The problem, however, is that we know people who have what we think we need to be happy, and they still experience the lack. Even more troubling, when we actually get what we hope will remove our discontent, we soon discover that it’s still there! This leads us to imagine that while our newest acquisition didn’t fill the void, there is still something else just beyond our grasp that will. More grasping results in more disappointment, which results in more grasping. A self-perpetuating vicious cycle ensues that renders even the most well-meaning person a slave. As we feed our appetite for satisfaction, it gets stronger and more destructive. (Think of the dynamics of addiction.)

At the end of the day, “this belief in something that would finally bring satisfaction is nothing more than a fantasy we create, a fantasy that fuels the obsessive drive . . .” to acquire and consume more objects and experiences that we think will fix us. But it’s like playing a rigged casino game—it never really works, and the more we try to make it work the more attached, enslaved, and miserable we become.
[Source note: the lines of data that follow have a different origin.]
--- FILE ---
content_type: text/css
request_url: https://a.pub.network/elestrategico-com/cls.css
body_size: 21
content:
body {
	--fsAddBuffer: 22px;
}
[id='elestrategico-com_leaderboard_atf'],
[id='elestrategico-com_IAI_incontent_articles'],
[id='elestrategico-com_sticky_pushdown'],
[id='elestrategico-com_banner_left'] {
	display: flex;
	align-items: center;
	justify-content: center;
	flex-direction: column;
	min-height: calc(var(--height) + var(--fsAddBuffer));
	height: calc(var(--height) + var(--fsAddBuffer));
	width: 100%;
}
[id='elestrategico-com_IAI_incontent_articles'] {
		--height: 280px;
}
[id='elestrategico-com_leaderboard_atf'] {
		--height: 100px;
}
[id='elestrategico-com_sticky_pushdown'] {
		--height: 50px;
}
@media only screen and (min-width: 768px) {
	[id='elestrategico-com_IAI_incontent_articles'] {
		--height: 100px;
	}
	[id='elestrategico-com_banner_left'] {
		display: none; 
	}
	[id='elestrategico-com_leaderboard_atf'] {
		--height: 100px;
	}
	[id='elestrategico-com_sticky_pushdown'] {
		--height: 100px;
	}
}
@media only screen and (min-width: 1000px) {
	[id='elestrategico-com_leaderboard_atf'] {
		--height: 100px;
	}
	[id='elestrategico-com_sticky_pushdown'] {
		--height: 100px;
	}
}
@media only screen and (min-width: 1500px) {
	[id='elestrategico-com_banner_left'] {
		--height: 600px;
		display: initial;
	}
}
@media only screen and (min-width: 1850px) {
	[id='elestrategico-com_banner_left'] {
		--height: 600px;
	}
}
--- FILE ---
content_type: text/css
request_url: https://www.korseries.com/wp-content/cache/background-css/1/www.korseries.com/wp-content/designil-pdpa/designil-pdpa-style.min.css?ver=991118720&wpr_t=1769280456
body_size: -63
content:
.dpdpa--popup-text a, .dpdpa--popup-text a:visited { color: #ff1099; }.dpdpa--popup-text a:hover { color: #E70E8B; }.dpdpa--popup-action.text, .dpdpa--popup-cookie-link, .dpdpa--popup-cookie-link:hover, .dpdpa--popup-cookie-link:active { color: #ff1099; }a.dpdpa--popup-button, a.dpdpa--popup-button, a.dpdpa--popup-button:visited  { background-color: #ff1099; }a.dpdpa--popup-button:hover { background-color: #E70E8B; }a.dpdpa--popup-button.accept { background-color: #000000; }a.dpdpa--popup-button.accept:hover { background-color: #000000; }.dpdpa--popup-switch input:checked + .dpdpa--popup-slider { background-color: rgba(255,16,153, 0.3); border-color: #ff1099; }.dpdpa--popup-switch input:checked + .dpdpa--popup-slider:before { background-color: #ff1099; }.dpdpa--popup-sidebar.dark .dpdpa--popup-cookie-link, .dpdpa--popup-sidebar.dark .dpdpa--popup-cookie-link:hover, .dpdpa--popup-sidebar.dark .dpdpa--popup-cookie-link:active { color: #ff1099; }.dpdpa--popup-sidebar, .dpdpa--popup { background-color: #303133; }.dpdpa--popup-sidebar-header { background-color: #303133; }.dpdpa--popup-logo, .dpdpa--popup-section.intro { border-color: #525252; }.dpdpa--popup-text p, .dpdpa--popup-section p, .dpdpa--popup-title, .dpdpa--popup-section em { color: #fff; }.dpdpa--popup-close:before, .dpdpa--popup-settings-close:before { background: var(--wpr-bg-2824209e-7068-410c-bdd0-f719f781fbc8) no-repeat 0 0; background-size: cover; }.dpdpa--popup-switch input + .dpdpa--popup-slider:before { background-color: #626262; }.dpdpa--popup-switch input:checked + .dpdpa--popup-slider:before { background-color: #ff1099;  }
Rollins goes on to make the radical claim that almost the entire existing church has been co-opted and corrupted by the same logic: (1) You are separated from God by sin. (2) This is the cause of a deep sense of dissatisfaction and uncertainty, (3) If you accept Jesus as your personal Lord and Savior and lead a life of spiritual discipline, then God will permanently remove the void, utterly satisfy your deepest desires, and give you absolute certainty.

According to Rollins, this is how God is transformed into another product to be sold that promises to take away all your pain and make you whole. This is how God is turned into an idol and sold in a flourishing Christian industry of books, worship music, conferences, church services, etc. What we desire stays the same, how we desire stays the same, the promise of satisfaction and certainty stays the same, we just switch-out the terms. So instead of trusting more money, a better looking spouse, or a more attractive body to remove the void and give us a sense of total satisfaction, preachers hold out the same promise with more faithful church attendance, increased tithing, and a more disciplined devotional life (which, of course, requires the newest book or latest worship album).

In contrast, what is needed is not another recapitulation of the same old story, which reinforces a false (idolatrous) narrative and keeps us stuck in self-destructive consumption. Rather, we need a genuine alternative to this way of seeing the world, a more authentic way of developing a life of meaning and value. We need a radically different way of understanding Christianity that will enable us to be a more loving, active manifestation of Christ’s love in this world. As we will see, this alternative vision can be found in the New Testament, if we have eyes to see.